Docling — Document processing and understanding for gen-AI
Docling is an open-source toolkit and library that simplifies preparing documents for generative-AI applications. It focuses on robust parsing, structured representation, and integrations that let downstream systems (LLMs, retrieval systems, agents) consume documents reliably.
Key capabilities
- Parsing of many formats: PDF, DOCX, PPTX, XLSX, HTML, images (PNG, TIFF, JPEG, ...), audio (WAV, MP3), WebVTT, and more.
- Advanced PDF understanding: page layout & reading order, table structure recovery, code/formula detection, image classification and richer layout parsing.
- OCR support: processes scanned PDFs and images with OCR pipelines to extract text and layout.
- Audio/ASR support: transcription for audio inputs and support for WebVTT track parsing.
- Unified data model: a DoclingDocument representation that expresses structure, annotations and metadata in a consistent format and can be exported to Markdown, HTML, JSON, or DocTags.
- Local-first operation: supports local execution and air-gapped environments for sensitive data handling.
- MCP server: a lightweight server to connect Docling processing into agentic workflows and pipelines.
- Integrations: plug-and-play adapters for LangChain, LlamaIndex, Haystack and others to accelerate RAG and agent setups.
Highlights & design goals
- Developer-friendly CLI and Python API for quick conversion and experimentation.
- Extensible pipeline architecture to swap OCR engines, VLMs, or layout models.
- Focus on quality of document structure extraction (tables, code blocks, formulas), which improves downstream retrieval and LLM prompting.
- Works across major OSes (macOS, Linux, Windows) and CPU architectures (x86_64, arm64).
Typical usage
- Convert a PDF or URL to a DoclingDocument and export to Markdown/JSON for indexing into a retriever.
Example (Python):
from docling.document_converter import DocumentConverter
source = "https://arxiv.org/pdf/2408.09869"

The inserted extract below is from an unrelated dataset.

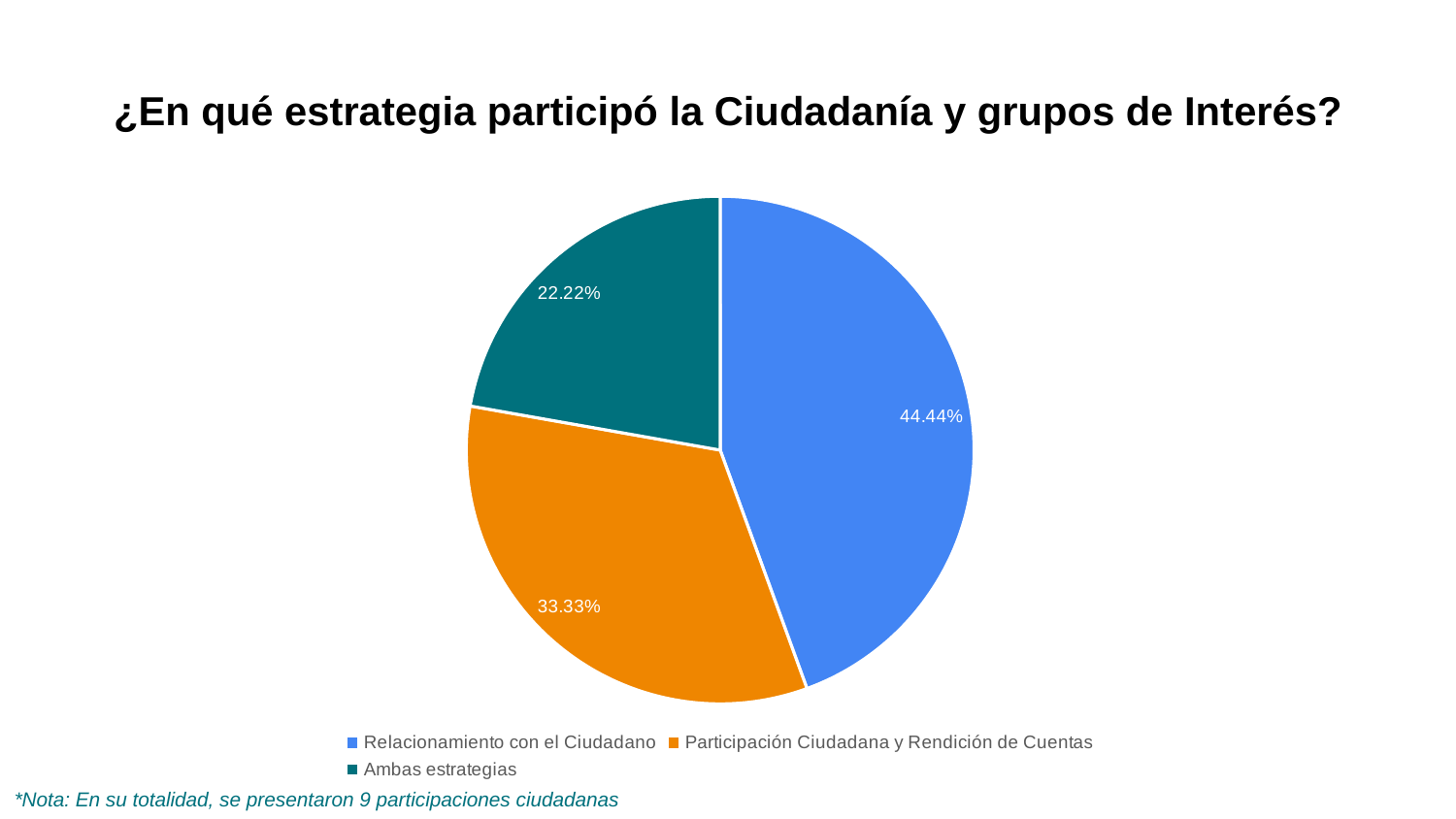
What colour is the slice for "Ambas estrategias"? Teal (dark green) How many categories does the pie chart show? 3 What share of the pie does "Relacionamiento con el Ciudadano" represent? 44.44% What is the difference in percentage points between "Relacionamiento con el Ciudadano" and "Ambas estrategias"? 22.22 What is the title of the chart? ¿En qué estrategia participó la Ciudadanía y grupos de Interés? What is the difference in percentage points between "Participación Ciudadana y Rendición de Cuentas" and "Ambas estrategias"? 11.11 What share of the pie does "Participación Ciudadana y Rendición de Cuentas" represent? 33.33% What share of the pie does "Ambas estrategias" represent? 22.22% Which is larger: the slice for "Participación Ciudadana y Rendición de Cuentas" or the slice for "Ambas estrategias"? Participación Ciudadana y Rendición de Cuentas Which category has the largest slice of the pie? Relacionamiento con el Ciudadano Which category has the smallest slice of the pie? Ambas estrategias What kind of chart is shown on the slide? Pie chart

converter = DocumentConverter()
result = converter.convert(source)
print(result.document.export_to_markdown())CLI example:
docling https://arxiv.org/pdf/2206.01062You can run with a visual-language model pipeline or enable OCR and other options via CLI flags.
Integrations & ecosystem
- Integrates with LangChain, LlamaIndex, Haystack and other agent/LLM frameworks for retrieval-augmented generation and agentic document use.
- Supports visual-language models (e.g., GraniteDocling) and can be combined with VLMs hosted on Hugging Face or local model runtimes.
- Provides output formats tailored for downstream pipelines (lossless JSON, Markdown, HTML, DocTags).
Origin, license & governance
- The project was started by the Deep Search Team / IBM Research Zurich and is hosted under the LF AI & Data Foundation.
- Licensed under MIT. Individual models used through the project retain their original licenses.
Technical report & docs
- A technical report documents inner workings and evaluation details (referenced in the project documentation).
- Full documentation, examples and integration guides are available on the project website and GitHub pages.
Roadmap & coming features
Planned improvements include richer metadata extraction (title, authors, references, language), chart understanding, and advanced domain-specific extractors (e.g., chemistry/molecular structures).
Who should use Docling
- Teams building RAG systems, document-centric agents, or search/indexing pipelines that need reliable structured document extraction.
- Organizations needing local/offline document processing for privacy-sensitive use cases.